Она не успела договорить, дверь запищала, давая возможность пройти. Ольга зашла в парадную, поднялась по широкой лестнице. В открытых дверях квартиры стояла женщина.

– Наташка? Ведьма? – неуверенно спросила Ольга.

Женщина отдалённо походила на Наташку. В когда-то чёрных длинных волосах седина, короткое каре, фигура расплылась, погрузнела, только глаза сверкали прежним чёрным блеском.

– Валькирия?

Ольга неуверенно бросилась к женщине на шею. Та вяло её обняла.

– Вернулась всё-таки память, – то ли спросила, то ли констатировала Ведьма. – Проходи.

Она смерила Ольгу завистливым взглядом. По сравнению с Натальей, Ольга выглядела прекрасно. Фигура такая же стройная, может на пару размеров больше, но сорок второй и сорок шестой – не так уж и криминально. Ухоженное лицо, стильная короткая стрижка, одета просто, но дорого. Наталья всегда могла отличить фирменную одежду от китайского ширпотреба.

– Наташка, давай поговорим. Столько времени прошло.

Ведьма не знала, как ей реагировать. Наталье хотелось спалить Ольгу взглядом, но она старалась держать лицо. Они прошли в комнату. Наташка предложила выпить, Ольга отказалась. Они разглядывали друг друга молча.
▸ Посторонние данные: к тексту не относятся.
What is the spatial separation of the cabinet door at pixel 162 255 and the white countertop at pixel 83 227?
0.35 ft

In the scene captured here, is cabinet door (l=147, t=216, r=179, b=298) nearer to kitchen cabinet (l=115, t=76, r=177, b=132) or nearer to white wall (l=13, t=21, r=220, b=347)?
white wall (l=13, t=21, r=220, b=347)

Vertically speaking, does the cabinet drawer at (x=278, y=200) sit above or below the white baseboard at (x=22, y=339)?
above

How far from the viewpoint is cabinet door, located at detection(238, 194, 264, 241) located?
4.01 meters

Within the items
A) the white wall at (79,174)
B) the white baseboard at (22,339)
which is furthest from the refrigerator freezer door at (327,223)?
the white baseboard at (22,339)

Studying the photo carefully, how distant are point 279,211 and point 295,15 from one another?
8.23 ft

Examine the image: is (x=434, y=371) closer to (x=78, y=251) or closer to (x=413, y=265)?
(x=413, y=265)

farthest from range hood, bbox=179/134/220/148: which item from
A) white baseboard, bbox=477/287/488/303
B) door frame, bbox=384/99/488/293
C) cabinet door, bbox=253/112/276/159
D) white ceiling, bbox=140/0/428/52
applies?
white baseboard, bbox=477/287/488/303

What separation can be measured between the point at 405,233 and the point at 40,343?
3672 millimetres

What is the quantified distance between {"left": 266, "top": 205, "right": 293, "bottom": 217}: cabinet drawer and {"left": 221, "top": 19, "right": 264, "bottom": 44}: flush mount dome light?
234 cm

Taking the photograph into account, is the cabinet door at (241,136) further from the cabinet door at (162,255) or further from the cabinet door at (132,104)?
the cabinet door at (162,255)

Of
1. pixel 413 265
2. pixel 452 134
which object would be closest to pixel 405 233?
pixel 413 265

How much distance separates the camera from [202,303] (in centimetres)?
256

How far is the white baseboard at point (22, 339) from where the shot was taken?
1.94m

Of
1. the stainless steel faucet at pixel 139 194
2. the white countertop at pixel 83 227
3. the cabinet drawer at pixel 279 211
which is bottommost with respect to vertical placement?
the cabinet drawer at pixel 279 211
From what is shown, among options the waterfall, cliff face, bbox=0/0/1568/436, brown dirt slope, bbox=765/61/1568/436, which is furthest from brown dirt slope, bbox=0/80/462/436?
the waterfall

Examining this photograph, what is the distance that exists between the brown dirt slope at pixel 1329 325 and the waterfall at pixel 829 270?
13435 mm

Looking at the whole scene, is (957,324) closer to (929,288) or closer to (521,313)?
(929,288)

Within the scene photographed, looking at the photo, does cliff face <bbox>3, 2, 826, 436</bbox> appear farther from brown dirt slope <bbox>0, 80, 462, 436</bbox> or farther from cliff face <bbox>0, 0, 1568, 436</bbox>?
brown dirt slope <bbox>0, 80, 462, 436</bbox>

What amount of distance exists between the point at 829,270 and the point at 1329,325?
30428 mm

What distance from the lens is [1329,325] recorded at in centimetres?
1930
– А ты не изменилась совсем. Повезло тебе. И смерти избежала и мужа богатенького нашла в Мюнхене. Но раз ты все-таки пришла сюда – значит, тебе пора было прийти.

– Наташка, ты как?

– Жалею, что не добила. Вижу, живёшь прекрасно. За детьми приехала или мстить? Не поздновато ли? – хихикнула она. – А я вот так. Всё по-прежнему. Ремонт, мебель обновила, когда матери не стало. Замуж так и не вышла. В тюрьму не посадили и то хорошо. Спасибо, помогли, научили что сказать. Я ведь так никого и не смогла полюбить после Черномора.

– Наташа…

– Что «Наташа». Если б ты не сбежала от мужа своего профессорского, Черномор был бы со мной. Может быть и жив был бы. А так… вся жизнь наперекосяк, – Ведьма смахнула слезу. – Знаешь, что хуже всего на свете? Любить того, кто никогда тебя не любил, и кого больше нет.

Наташка усмехнулась, тряхнула волосами, этот жест напомнил Ольге её прежнюю подругу.

– Ведьма, но ведь это же ты стрелять начала. Зачем?

– Ненавидела я тебя, Олька. И за любовь, и за смерть Черномора ненавижу. А тебе и там подфартило.

– Ты и теперь меня ненавидишь?

Ведьма махнула рукой. Она опять улыбалась и стала похожа на прежнюю Наташку. Но душевного разговора уже не получалось, Черномор продолжал стоять между ними. Ольга чувствовала, что Наташа не простила ей ничего.

– Непринятая любовь становится болью, а боль – это месть. Когда приехала?